• **What you will do**:
The task calls for the count of lines containing "genus" in these records, given as a number with no other words.

[Stored items]

-- -- --

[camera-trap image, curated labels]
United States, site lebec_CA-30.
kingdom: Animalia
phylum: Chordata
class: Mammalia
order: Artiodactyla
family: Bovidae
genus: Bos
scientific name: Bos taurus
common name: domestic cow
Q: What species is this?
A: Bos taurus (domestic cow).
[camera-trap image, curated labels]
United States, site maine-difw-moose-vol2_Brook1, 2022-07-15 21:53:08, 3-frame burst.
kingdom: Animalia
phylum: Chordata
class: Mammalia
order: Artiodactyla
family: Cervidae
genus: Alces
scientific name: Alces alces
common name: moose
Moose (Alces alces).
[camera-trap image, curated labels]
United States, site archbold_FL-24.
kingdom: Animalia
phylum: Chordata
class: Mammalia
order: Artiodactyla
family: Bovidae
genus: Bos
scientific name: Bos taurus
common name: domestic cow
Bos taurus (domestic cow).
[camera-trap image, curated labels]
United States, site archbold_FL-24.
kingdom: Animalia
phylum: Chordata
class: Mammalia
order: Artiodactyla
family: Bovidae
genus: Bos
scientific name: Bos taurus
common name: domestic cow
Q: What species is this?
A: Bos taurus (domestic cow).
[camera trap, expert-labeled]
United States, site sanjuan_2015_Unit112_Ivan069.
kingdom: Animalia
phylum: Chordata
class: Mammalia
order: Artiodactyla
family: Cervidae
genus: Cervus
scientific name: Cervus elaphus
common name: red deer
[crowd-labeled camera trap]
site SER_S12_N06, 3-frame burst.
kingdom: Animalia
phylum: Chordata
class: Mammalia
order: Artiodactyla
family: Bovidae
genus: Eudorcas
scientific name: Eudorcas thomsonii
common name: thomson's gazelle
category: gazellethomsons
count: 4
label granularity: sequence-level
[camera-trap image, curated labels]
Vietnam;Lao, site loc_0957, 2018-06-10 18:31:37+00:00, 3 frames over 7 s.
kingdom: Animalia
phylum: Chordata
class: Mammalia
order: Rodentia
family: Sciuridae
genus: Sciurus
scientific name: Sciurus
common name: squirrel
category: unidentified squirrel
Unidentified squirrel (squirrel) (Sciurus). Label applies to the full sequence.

-- -- --

• **Answer to the problem**:
7